When the relationship between Kelly Sr. and John soured and the children returned to Kelly’s custody, the care and schooling of the children ended, Selber said.
The prospect of Daniel Kelly’s testimony could be the first real window into what went on in the Kelly family. What’s more interesting is that Kauffman said John will testify for the defense.
Andrea Kelly, 41, pleaded guilty in 2009 to third-degree murder and is serving 20 to 40 years in prison.
In addition to Daniel Kelly, two others are on trial.
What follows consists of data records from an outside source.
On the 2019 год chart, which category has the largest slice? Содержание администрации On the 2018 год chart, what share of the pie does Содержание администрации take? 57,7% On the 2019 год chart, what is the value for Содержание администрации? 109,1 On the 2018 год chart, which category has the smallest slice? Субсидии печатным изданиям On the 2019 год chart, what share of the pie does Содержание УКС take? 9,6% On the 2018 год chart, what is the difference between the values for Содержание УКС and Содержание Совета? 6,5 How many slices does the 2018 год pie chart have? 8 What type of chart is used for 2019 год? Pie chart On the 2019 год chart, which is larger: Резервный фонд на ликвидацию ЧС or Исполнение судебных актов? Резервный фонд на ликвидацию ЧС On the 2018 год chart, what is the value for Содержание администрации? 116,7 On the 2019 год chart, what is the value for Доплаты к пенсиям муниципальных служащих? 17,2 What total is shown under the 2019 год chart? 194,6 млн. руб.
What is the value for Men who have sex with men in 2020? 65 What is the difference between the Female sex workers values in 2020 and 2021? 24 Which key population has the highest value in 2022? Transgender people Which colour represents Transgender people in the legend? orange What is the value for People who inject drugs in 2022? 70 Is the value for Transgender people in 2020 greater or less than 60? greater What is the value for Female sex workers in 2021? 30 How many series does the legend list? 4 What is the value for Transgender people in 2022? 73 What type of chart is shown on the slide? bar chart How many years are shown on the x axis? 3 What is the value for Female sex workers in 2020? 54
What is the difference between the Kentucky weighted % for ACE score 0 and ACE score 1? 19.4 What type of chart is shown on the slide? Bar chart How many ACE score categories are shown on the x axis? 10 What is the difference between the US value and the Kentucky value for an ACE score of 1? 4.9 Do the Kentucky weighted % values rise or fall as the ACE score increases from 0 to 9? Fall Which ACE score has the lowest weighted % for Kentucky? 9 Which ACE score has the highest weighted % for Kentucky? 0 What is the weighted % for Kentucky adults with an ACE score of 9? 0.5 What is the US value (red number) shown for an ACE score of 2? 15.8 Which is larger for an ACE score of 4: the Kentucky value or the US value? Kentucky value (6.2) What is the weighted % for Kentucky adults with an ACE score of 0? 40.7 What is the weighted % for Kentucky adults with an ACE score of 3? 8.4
Dana Poindexter, 54, was an intake social worker for the city Department of Human Services who Selber said ignored five reports about Danieal’s mistreatment. Poindexter is charged with child endangerment, recklessly endangering another person and perjury.
Mickal Kamuvaka, 62, was cofounder and chief administrator of MultiEthnic Behavioral Health Inc., a now-defunct private firm DHS hired to monitor the health and safety of Danieal and her siblings. Kamuvaka is charged with involuntary manslaughter, child endangerment, conspiracy and counts involving an alleged cover-up of the circumstances surrounding Danieal’s death.
Defense attorneys for Poindexter and Kamuvaka did not say if their clients would testify. But both told the jury that their defenses would blame just one person for Danieal’s death: her mother.